* Texte à lire:
==*==

C’était ultra flippant au début. J’ai d’abord fait un pilote, : c’était des potes, on était une douzaine. Pour le film, j’ai choisi mon chef d’animation, ma chef déco, mon chef design. C’était des gens de confiance, ça retire énormément de pression. Je savais que je n’étais pas seul. D’ailleurs, avec les personnes que je n’ai pas choisies, ça s’est moins bien passé.

Parlons de la mise en scène. Des influences de certains films de Miyazaki sont évidentes. On pense bien sûr à Mon voisin Totoro.
Mon truc, ça reste le Studio Ghibli et même le cinéma japonais en général. Je n’ai pas eu le droit de regarder des anime japonais avant l’âge de 18 ans. Le Voyage de Chihiro a été le choc ! J’aime le côté sobre et expressif de Miyazaki. Quand Chihiro lave un vieux qui pue, elle se met à vibrer. Ce n’est pas réaliste, mais tu comprends tout de suite ce qu’elle ressent. J’adore ce genre de truc que tu retrouves dans ses films.
Toute la production adorait les films japonais. Lors des pauses, on cherchait parmi ces classiques ce qui exprime le plus ce qu’on voulait raconter. Tokyo Godfathers de Satoshi Kon est ma référence. Je voulais faire une course-poursuite comme celle du film. En France, on reste frileux en termes d’animation pour adulte, en pensant que ça ne marchera jamais. Or, il suffit de regarder le savoir-faire de ces gens. Utilisons-le !

D’autres œuvres t’ont-elles aidé ?
Les films de Charlie Chaplin et Buster Keaton. Ce sont des plans droits : tu poses la caméra et les acteurs jouent. Ernest et Célestine se doit d’être théâtral, comme quand on lit un livre illustré. Ça permet aussi aux techniciens de s’amuser dans l’acting.

==*==

* Données fournies:
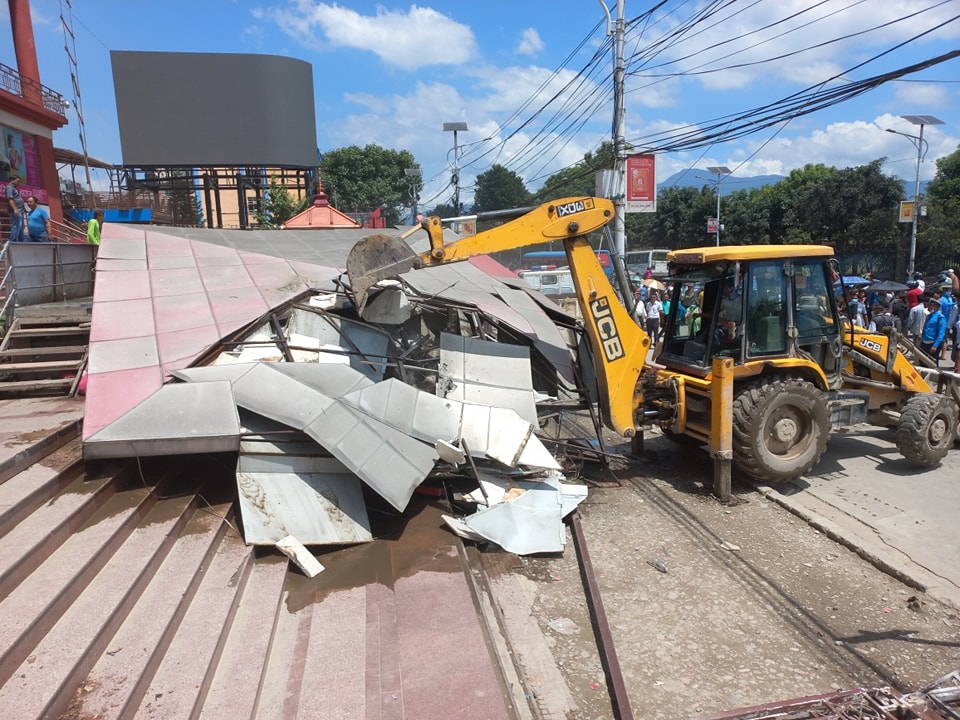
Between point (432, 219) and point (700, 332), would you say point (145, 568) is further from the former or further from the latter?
point (700, 332)

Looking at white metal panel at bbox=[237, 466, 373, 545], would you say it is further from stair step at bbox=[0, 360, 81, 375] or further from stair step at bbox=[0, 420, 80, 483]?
stair step at bbox=[0, 360, 81, 375]

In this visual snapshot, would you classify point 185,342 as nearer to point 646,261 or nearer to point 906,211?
point 906,211

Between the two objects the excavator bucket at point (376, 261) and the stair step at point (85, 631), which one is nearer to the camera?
the stair step at point (85, 631)

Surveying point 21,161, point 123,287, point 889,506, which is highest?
point 21,161

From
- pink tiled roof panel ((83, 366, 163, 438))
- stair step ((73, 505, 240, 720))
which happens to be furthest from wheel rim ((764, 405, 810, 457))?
pink tiled roof panel ((83, 366, 163, 438))

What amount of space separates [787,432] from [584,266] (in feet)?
9.99

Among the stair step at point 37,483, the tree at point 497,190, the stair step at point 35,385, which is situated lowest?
the stair step at point 37,483

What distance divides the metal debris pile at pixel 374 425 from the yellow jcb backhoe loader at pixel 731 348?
0.98m

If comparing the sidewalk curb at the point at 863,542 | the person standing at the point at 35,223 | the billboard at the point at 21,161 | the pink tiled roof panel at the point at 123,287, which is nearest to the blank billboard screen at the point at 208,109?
the billboard at the point at 21,161

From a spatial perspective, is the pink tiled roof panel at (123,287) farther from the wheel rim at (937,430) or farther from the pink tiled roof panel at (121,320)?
the wheel rim at (937,430)

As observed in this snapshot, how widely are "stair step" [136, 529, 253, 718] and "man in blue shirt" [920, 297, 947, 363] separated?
43.6ft

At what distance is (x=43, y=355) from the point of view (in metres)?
7.60

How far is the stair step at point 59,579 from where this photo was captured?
3035mm

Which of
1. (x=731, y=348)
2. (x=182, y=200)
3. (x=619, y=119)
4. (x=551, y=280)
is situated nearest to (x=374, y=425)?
(x=731, y=348)
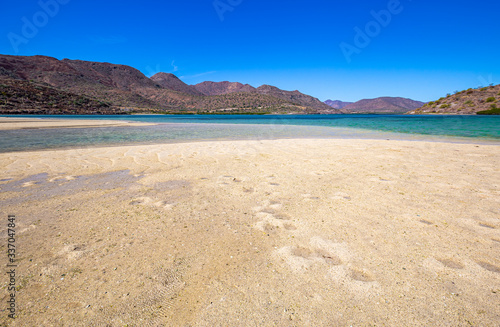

==*==

* Travail demandé:
1) Recopiez le passage du texte à lire compris entre « Mon truc, ça » et « gens. Utilisons-le ! », ces deux bornes incluses.
2) Résumez le texte à lire en deux phrases.
Les items proviennent d'une autre source.

* Réponses par tâche:
1)
Mon truc, ça reste le Studio Ghibli et même le cinéma japonais en général. Je n’ai pas eu le droit de regarder des anime japonais avant l’âge de 18 ans. Le Voyage de Chihiro a été le choc ! J’aime le côté sobre et expressif de Miyazaki. Quand Chihiro lave un vieux qui pue, elle se met à vibrer. Ce n’est pas réaliste, mais tu comprends tout de suite ce qu’elle ressent. J’adore ce genre de truc que tu retrouves dans ses films.
Toute la production adorait les films japonais. Lors des pauses, on cherchait parmi ces classiques ce qui exprime le plus ce qu’on voulait raconter. Tokyo Godfathers de Satoshi Kon est ma référence. Je voulais faire une course-poursuite comme celle du film. En France, on reste frileux en termes d’animation pour adulte, en pensant que ça ne marchera jamais. Or, il suffit de regarder le savoir-faire de ces gens. Utilisons-le !

2) La personne interrogée explique avoir travaillé sur le film avec des gens de confiance qu'elle avait choisis, ce qui a réduit la pression. Elle cite comme influences le Studio Ghibli, notamment Le Voyage de Chihiro, Tokyo Godfathers de Satoshi Kon, ainsi que les films de Charlie Chaplin et Buster Keaton, dont les plans droits conviennent au côté théâtral voulu pour Ernest et Célestine.